*TASK OBJECTIVE*:
Retype, word for word, the line containing "How far is car" and every line after it to the end. Skip pictures.

--- Start of RECORDS FOR THE EXERCISE ---

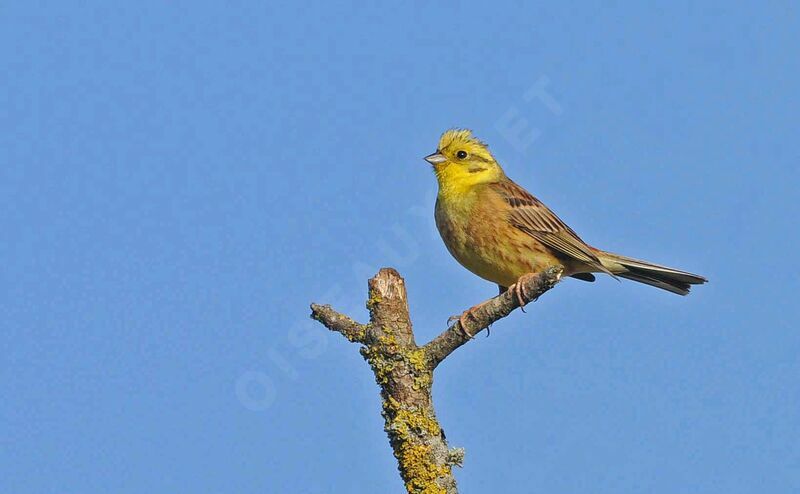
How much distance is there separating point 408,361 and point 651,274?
390cm

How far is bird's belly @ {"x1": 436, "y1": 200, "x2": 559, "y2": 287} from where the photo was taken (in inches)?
328

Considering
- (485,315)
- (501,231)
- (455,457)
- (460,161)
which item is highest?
(460,161)

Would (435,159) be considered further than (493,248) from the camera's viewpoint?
Yes

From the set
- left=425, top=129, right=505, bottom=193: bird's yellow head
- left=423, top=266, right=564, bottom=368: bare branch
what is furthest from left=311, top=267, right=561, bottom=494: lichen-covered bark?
left=425, top=129, right=505, bottom=193: bird's yellow head

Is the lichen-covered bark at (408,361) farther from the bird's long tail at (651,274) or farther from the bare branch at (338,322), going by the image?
the bird's long tail at (651,274)

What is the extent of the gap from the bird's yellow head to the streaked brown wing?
21 centimetres

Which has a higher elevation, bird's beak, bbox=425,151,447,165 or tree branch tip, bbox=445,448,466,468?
bird's beak, bbox=425,151,447,165

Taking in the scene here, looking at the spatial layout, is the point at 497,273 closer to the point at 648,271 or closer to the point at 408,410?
the point at 648,271

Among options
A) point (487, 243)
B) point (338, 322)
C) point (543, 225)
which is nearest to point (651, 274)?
point (543, 225)

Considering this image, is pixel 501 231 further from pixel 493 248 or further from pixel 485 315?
pixel 485 315

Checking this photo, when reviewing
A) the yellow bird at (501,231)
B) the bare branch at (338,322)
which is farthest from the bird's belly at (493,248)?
the bare branch at (338,322)

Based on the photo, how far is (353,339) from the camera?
5.90 metres

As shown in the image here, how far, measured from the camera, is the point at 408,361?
5.67 meters

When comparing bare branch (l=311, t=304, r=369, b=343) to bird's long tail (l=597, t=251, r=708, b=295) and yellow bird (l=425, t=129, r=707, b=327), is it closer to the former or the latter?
yellow bird (l=425, t=129, r=707, b=327)
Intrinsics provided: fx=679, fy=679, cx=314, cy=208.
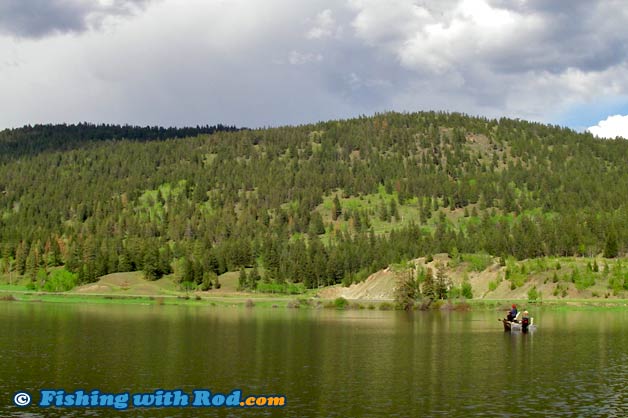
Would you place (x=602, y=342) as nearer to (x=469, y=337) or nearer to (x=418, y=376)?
(x=469, y=337)

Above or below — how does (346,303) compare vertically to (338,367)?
above

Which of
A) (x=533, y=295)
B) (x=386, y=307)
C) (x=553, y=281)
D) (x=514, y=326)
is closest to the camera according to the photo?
(x=514, y=326)

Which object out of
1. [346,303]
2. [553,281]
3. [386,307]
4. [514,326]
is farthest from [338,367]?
[553,281]

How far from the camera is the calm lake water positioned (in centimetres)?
4531

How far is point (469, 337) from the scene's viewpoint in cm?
9231

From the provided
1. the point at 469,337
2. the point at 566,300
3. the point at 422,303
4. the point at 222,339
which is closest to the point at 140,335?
the point at 222,339

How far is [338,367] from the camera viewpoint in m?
62.8

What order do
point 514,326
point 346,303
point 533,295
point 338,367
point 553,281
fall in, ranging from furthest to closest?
1. point 553,281
2. point 346,303
3. point 533,295
4. point 514,326
5. point 338,367

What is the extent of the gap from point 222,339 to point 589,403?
2013 inches

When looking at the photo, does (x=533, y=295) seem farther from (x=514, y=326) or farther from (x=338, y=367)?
(x=338, y=367)

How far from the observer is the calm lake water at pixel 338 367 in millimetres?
45312

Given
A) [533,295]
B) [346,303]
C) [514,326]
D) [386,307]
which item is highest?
[533,295]

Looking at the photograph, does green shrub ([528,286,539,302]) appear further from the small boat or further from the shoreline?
the small boat

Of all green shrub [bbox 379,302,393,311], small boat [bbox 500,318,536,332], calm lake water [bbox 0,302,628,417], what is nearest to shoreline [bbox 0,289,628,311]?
green shrub [bbox 379,302,393,311]
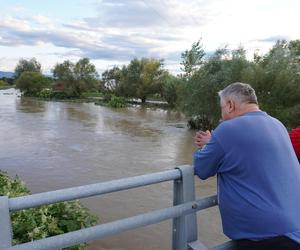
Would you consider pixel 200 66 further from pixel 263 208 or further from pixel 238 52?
pixel 263 208

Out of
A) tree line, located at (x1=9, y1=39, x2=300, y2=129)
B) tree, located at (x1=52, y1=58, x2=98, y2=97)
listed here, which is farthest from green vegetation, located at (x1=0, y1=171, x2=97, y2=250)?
tree, located at (x1=52, y1=58, x2=98, y2=97)

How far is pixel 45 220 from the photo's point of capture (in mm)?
3844

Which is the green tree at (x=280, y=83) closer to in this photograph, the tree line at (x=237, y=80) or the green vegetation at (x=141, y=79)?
the tree line at (x=237, y=80)

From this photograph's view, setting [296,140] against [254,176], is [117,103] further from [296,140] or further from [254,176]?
[254,176]

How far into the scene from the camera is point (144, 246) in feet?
19.7

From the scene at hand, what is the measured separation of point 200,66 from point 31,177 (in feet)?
53.1

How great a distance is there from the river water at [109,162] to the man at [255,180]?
150 inches

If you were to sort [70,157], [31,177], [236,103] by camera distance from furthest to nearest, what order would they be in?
[70,157] → [31,177] → [236,103]

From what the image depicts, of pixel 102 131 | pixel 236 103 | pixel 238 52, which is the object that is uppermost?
pixel 238 52

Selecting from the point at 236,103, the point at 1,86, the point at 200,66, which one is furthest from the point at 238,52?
the point at 1,86

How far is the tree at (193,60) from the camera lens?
25636 millimetres

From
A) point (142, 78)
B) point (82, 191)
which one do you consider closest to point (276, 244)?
point (82, 191)

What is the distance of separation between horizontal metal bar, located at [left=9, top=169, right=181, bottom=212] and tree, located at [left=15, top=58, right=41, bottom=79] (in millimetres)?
87273

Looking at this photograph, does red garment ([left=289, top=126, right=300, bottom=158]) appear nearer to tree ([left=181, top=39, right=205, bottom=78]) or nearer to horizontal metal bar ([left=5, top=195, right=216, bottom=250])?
horizontal metal bar ([left=5, top=195, right=216, bottom=250])
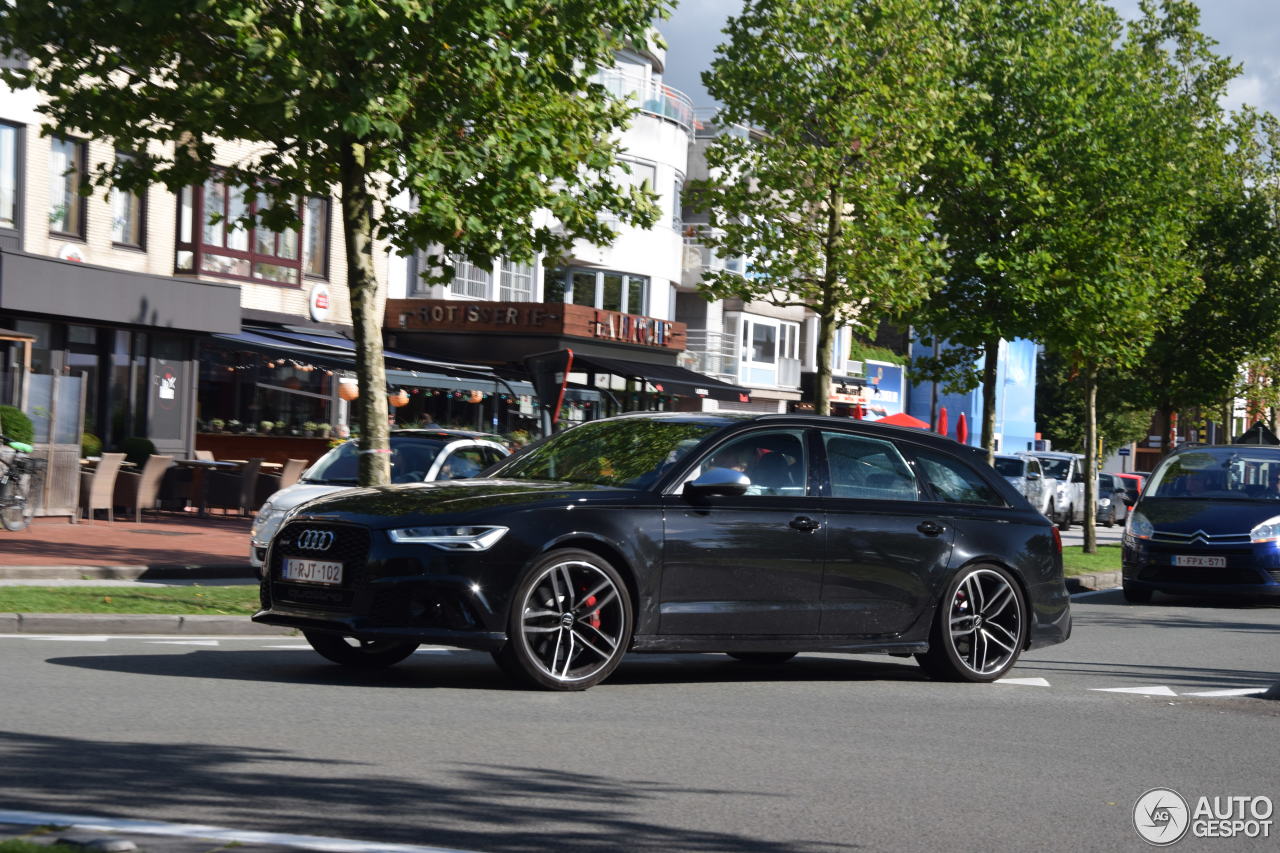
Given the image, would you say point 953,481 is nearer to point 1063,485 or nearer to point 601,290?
point 1063,485

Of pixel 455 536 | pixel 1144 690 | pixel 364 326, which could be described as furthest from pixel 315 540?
pixel 364 326

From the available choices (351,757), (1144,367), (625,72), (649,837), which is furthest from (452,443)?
(625,72)

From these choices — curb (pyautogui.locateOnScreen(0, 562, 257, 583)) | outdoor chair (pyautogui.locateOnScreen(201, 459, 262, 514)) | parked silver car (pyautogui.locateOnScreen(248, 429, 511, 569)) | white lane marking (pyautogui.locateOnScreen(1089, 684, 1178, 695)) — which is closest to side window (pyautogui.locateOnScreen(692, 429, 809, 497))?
white lane marking (pyautogui.locateOnScreen(1089, 684, 1178, 695))

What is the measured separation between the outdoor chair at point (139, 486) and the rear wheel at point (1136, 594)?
41.1 feet

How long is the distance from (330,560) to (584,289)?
3780 centimetres

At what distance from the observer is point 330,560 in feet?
30.2

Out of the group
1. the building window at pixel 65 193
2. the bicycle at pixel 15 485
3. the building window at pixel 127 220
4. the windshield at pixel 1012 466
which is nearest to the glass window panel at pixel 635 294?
the windshield at pixel 1012 466

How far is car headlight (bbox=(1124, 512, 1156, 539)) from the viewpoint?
19750 millimetres

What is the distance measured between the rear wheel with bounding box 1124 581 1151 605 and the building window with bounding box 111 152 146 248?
62.9ft

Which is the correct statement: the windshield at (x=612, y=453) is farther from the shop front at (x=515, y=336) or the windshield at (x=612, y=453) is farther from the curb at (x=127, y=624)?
the shop front at (x=515, y=336)

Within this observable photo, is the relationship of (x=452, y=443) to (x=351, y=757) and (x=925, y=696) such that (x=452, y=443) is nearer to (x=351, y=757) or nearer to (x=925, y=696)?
(x=925, y=696)

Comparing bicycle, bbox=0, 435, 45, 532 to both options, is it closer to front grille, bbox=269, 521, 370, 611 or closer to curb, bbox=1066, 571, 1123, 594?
front grille, bbox=269, 521, 370, 611

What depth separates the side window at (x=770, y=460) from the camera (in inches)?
399

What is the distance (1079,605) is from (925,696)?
995cm
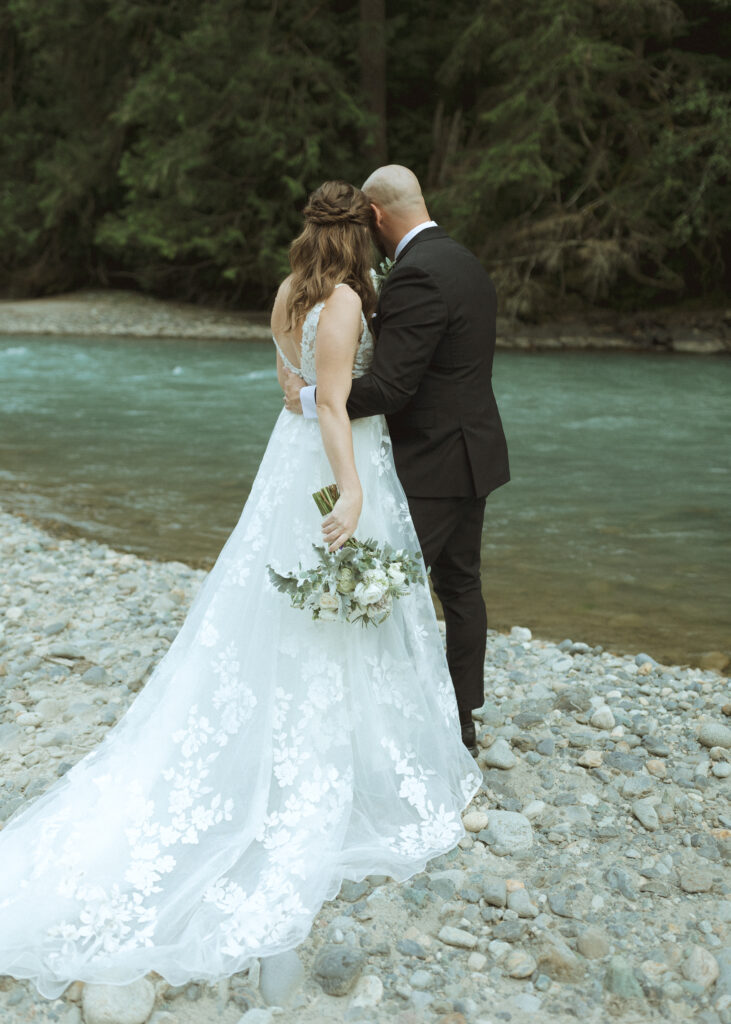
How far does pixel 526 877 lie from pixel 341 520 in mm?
1182

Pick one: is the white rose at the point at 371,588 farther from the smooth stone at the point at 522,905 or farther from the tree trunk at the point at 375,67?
the tree trunk at the point at 375,67

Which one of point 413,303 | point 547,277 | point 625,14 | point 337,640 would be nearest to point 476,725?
point 337,640

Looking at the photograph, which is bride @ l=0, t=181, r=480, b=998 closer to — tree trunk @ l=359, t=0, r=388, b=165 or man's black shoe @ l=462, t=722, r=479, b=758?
man's black shoe @ l=462, t=722, r=479, b=758

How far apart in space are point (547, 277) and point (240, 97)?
8.78 m

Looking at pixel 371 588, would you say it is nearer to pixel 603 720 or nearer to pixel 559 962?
pixel 559 962

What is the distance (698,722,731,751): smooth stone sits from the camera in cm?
372

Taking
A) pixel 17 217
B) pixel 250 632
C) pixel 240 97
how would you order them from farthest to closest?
pixel 17 217
pixel 240 97
pixel 250 632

--- End of RECORDS FOR THE EXERCISE ---

*RESPONSE TO THIS EXERCISE*:
How far is car headlight (bbox=(1124, 512, 1156, 539)) from the viewpoint?
19750 millimetres

What is the distance measured between the rear wheel with bounding box 1124 581 1151 605 and the building window with bounding box 111 152 146 248?
62.9ft

Which is the correct statement: the windshield at (x=612, y=453) is farther from the shop front at (x=515, y=336) or the windshield at (x=612, y=453) is farther from the curb at (x=127, y=624)?
the shop front at (x=515, y=336)

Within this observable photo, is the relationship of (x=452, y=443) to (x=351, y=757) and (x=925, y=696) such that (x=452, y=443) is nearer to (x=351, y=757) or nearer to (x=925, y=696)?
(x=925, y=696)

Comparing bicycle, bbox=0, 435, 45, 532 to both options, is it closer to front grille, bbox=269, 521, 370, 611 or closer to curb, bbox=1066, 571, 1123, 594?
front grille, bbox=269, 521, 370, 611

What depth separates the side window at (x=770, y=460) from the camera (in inches)?
399

What is the distance (1079,605) is from (925,696)?
995cm
How far does pixel 526 877 lie from pixel 341 520 in mm?
1182

Pick one: is the white rose at the point at 371,588 farther from the smooth stone at the point at 522,905 or farther from the tree trunk at the point at 375,67?
the tree trunk at the point at 375,67

Which one of point 413,303 | point 547,277 | point 625,14 | point 337,640 would be nearest to point 476,725?
point 337,640

Looking at the photograph, which is bride @ l=0, t=181, r=480, b=998 closer to — tree trunk @ l=359, t=0, r=388, b=165 or man's black shoe @ l=462, t=722, r=479, b=758?
man's black shoe @ l=462, t=722, r=479, b=758

How far apart in space are point (547, 277) and point (240, 97)?
8.78 m

Looking at pixel 371 588, would you say it is nearer to pixel 603 720 or nearer to pixel 559 962?
pixel 559 962

What is the distance (698,722,731,751): smooth stone sits from the camera in cm?
372

Taking
A) pixel 17 217
B) pixel 250 632
C) pixel 240 97
how would you order them from farthest to closest?
pixel 17 217
pixel 240 97
pixel 250 632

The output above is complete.